» **Set of tasks**
[A] Decide whether each statement agrees with the horse-tracing post below. Answer yes or no and quote the words from the post that decide it: (i) The gelding's passport was issued in June 2014. (ii) The woman in Lincolnshire still had the previous owner's contact details. (iii) The gelding is nervous out on a hack.
[B] Pick up the horse-tracing post below where it stops and write a continuation in the same voice.

# Tracing 15h gelding



## Redroan14 (28 December 2014)

Tracing history.

I'm looking for the history on a 15 hand welsh cross, 12 year old (details on passport). Passport wasn't issued until June 2014 name registered on it was Grieveson, Forest Lodge, Westcroft Road, Forest Hall, NEWCASTLE UPON TYNE, NE12 9JU. I have tried contacting but haven't received a reply . His passport doesn't really tell me anything about him. He is named as Red (could have been named something else) and he is chestnut with white flickers in his coat so could be a chestnut roan.  

History from what I have been told.
Grieveson registered passport June 2014 who either just registered him or sold him on at the end June 2014, he was then in west Yorkshire until the end of July until he was sold too a lady in Lincolnshire who I bought him off. I have asked for the contact details of this person but they were destroyed when I bought him and she couldn't remember the persons details.

He is excellent to hack, not scared of anything, very green with his schooling as he is used pacing from have been told. He is brilliant to do on the ground, I cant really fault him. I just would like to know his history if possible.

» **Recorded information**

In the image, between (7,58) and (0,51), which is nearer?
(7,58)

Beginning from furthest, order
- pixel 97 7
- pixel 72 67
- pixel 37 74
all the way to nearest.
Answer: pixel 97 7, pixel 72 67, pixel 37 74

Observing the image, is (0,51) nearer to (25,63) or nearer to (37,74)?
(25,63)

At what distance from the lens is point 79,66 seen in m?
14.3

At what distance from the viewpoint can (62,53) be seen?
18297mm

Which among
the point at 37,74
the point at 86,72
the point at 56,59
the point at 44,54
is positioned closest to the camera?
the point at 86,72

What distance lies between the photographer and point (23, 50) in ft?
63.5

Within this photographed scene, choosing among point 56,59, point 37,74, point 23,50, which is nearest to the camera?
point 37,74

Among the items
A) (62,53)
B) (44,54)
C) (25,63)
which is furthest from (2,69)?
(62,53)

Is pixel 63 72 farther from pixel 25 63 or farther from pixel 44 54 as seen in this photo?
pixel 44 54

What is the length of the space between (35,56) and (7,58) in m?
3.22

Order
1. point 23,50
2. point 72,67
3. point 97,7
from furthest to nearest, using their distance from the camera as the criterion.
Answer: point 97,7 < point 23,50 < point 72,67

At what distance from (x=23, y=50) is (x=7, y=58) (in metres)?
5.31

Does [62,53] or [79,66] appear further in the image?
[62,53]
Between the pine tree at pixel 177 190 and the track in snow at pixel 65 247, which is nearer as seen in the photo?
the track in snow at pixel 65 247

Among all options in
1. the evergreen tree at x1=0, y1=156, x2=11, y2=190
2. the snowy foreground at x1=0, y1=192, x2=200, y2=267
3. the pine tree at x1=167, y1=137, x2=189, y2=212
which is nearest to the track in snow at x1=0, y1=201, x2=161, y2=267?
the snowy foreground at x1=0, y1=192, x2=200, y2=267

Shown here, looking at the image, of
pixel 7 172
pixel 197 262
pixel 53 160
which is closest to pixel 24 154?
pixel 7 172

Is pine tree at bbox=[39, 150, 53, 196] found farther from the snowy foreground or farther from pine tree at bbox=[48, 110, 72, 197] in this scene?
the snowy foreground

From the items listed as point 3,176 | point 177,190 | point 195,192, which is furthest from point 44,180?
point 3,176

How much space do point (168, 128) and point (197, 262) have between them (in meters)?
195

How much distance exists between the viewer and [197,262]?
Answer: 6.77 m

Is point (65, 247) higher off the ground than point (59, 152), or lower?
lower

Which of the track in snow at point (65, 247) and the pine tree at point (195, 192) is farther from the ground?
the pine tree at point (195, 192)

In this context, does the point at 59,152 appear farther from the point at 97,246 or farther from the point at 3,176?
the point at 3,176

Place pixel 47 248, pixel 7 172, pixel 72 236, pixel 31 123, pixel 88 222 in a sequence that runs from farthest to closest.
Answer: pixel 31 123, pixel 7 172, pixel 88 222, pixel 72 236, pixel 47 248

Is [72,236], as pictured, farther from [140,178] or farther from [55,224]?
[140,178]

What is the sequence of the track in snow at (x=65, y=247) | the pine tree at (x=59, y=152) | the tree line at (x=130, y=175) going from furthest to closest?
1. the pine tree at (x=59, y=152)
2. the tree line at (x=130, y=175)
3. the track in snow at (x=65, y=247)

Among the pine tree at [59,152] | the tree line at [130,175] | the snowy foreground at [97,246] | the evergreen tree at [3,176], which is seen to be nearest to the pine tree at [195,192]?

» **Responses by task**
[A]
(i) Yes: "Passport wasn't issued until June 2014"
(ii) No: "they were destroyed when I bought him and she couldn't remember the persons details."
(iii) No: "He is excellent to hack, not scared of anything"

[B]
----------



## Redroan14 (3 February 2015)

He may have gone through York sales in June 2014 by the above people on his passport. They don't appear to give descriptions of what they sell like other dealers do in the cat. 

He is safest horse out , hacks out in all weathers.  He was full of worms when I purchased him and he is now back to normal with a lot of hard work over the winter.  He is also now not eating like his never been fed.  He loves being out but also loves coming in. He has been treated well somewhere. Loves attention, loves to make his own bed, loves to role and absolutely loves being worked.

Any ideas on how to trace him would be good..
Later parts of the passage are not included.